An economist defines 3 controls for printing new quantities of the national currency and warns of the harm of a group of society
Economie 05/25 2020 23:22 727
Baghdad today _ Baghdad
The economist, Rasim al-Akidi, spoke today, Monday, of the 3 most important regulations that must be observed when printing the national currency, in order to prevent the high prices in the country and the poor segments.
Al-Akidi said, in an interview with (Baghdad Today), that "any process of printing the Iraqi local currency must take into account 3 important factors, which are the
monetary mass (the amount of money that is printed) the
volume of the deal (that is, after the currency is printed, how much will be its size in the markets Shops, homes, banks) and
trading volume (i.e., the number of activities that deal in the national currency, and
how many activities that deal in hard currencies, including the dollar).

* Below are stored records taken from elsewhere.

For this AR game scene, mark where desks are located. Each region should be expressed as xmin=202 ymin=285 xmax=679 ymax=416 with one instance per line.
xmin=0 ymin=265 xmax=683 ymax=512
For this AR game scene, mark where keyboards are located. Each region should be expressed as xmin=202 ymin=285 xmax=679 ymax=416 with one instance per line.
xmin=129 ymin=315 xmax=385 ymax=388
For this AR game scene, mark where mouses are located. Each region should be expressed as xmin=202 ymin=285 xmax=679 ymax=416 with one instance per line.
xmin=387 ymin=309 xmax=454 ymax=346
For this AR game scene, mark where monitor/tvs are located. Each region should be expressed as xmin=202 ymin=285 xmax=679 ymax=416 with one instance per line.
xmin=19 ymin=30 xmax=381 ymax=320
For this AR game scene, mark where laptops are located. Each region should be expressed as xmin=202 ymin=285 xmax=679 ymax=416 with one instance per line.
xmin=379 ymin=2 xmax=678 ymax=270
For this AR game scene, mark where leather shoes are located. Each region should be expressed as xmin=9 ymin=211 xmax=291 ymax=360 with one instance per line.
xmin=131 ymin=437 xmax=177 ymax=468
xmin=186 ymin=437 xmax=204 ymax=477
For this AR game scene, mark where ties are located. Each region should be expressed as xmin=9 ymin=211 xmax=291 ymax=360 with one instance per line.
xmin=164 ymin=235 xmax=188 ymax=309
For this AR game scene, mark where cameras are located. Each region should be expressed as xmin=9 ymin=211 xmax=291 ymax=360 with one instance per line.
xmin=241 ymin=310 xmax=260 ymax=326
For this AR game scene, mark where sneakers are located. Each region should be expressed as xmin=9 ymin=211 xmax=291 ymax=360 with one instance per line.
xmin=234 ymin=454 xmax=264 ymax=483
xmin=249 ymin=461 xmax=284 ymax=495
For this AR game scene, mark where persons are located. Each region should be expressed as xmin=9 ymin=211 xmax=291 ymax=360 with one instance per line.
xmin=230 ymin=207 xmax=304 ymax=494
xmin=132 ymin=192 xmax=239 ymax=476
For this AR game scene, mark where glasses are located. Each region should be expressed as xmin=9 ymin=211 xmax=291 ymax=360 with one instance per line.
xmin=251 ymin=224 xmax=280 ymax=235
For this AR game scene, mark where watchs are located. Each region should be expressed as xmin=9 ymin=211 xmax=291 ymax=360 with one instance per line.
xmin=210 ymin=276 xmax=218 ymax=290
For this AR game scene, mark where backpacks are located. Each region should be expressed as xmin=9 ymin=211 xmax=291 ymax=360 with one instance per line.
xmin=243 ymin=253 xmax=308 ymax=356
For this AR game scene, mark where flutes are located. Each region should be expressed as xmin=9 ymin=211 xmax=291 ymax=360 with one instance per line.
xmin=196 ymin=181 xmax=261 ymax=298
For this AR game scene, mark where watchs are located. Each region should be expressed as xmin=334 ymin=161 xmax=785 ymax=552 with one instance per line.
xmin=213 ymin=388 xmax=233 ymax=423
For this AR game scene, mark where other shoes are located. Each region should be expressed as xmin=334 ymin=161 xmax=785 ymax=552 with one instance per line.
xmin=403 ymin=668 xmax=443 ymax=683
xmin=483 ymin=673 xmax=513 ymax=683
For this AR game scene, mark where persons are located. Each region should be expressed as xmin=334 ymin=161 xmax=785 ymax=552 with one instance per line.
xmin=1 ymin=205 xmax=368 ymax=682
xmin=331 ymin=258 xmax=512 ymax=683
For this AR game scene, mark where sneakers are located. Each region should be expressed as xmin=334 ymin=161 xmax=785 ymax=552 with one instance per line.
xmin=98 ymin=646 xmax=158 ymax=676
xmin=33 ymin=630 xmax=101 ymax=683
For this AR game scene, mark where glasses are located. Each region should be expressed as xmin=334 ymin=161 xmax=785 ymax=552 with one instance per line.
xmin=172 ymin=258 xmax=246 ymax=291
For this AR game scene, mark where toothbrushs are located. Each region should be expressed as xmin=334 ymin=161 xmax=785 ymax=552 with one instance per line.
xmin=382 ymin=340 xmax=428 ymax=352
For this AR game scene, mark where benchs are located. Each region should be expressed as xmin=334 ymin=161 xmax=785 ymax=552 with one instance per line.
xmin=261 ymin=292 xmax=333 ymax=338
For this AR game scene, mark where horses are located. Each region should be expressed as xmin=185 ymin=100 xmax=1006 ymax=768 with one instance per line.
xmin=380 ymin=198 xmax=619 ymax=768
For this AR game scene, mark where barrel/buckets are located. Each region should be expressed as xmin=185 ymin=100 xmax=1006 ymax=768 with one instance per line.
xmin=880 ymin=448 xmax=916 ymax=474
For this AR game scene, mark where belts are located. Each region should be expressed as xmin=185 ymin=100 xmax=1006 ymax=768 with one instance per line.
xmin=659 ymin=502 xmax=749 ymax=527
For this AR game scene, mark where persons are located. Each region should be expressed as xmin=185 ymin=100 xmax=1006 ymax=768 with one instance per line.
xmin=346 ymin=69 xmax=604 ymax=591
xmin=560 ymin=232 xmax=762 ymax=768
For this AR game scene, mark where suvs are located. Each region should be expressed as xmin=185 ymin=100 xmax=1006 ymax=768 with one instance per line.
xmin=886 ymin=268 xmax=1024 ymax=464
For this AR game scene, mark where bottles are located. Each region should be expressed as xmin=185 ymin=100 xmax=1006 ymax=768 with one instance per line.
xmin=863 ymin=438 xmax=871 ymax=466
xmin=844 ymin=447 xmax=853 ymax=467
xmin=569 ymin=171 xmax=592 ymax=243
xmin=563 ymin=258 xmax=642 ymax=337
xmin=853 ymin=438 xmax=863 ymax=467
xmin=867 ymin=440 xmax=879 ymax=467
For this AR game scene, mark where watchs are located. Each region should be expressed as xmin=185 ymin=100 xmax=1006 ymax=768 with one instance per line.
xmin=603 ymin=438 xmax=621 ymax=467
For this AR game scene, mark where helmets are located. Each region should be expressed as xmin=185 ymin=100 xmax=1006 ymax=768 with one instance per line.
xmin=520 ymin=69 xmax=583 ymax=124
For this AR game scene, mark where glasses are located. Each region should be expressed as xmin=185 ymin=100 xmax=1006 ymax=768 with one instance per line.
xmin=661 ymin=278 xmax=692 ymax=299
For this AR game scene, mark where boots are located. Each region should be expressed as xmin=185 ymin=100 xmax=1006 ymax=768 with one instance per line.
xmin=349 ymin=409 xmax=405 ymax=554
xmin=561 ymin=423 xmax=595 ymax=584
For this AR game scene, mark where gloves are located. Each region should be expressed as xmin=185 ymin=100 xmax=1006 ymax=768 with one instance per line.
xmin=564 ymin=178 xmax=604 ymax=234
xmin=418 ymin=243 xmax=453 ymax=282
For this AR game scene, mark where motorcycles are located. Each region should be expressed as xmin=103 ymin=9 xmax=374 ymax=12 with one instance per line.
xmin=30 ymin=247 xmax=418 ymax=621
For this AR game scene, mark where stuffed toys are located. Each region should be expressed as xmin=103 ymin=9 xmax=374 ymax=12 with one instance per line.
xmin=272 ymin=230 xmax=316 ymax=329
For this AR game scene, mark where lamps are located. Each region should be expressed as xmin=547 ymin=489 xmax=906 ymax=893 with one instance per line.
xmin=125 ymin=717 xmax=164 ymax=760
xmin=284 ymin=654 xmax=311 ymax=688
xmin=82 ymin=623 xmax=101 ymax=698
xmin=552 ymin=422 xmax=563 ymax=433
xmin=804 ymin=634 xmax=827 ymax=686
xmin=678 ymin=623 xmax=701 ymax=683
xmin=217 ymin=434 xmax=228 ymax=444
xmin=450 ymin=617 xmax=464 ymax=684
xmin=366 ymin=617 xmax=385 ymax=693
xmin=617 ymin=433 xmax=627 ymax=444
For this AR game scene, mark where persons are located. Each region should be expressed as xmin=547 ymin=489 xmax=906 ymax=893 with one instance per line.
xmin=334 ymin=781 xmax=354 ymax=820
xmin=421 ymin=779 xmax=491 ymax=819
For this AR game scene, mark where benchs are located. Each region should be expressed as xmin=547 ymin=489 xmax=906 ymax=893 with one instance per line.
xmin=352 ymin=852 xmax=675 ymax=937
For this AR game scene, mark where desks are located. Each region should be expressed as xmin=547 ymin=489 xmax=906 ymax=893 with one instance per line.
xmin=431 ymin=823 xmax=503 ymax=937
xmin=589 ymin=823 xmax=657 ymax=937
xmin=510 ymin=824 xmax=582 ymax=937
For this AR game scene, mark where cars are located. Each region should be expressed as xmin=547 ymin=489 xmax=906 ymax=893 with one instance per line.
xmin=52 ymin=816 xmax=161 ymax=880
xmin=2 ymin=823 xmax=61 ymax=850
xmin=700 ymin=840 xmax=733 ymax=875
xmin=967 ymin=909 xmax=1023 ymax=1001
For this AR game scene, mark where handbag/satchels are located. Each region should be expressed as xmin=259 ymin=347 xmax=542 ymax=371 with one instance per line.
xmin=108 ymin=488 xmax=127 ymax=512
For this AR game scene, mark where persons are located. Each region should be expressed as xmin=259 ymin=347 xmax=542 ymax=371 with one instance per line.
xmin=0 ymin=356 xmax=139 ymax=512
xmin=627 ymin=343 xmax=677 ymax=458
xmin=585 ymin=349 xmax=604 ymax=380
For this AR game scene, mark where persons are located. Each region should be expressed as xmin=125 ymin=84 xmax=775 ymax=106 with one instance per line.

Al-Akidi added, "Any process of printing the national currency must be printed according to the
economic cycle of the country, i.e. the sum of all commercial activities and practices that take place and on the basis of which the volume of monetary transactions will be."
The economist pointed out that "Iraq when it printed 40 trillion dinars and then reached 56 trillion in the past years, that was according to the economic cycle of the country," noting that
"any increase in the nature is more than the need of the economic cycle will create more monetary mass than the market need What leads to the creation of inflation that pushes up prices and affects the purchasing power of many segments, especially the simple and the low-income."
A well-informed source at the Ministry of Finance denied on Wednesday (May 13, 2020) that there was an option to resort to printing the currency to face the economic crisis.
He said in an interview with (Baghdad Today), that "the option of printing the currency to provide salaries is excluded and not presented to the meetings of officials at the present time."
Economists offer the option of printing controlled amounts of the currency or reducing the value of the dinar against the dollar to provide additional resources that will flow into the state treasury to secure the operational budget, including the salaries of employees.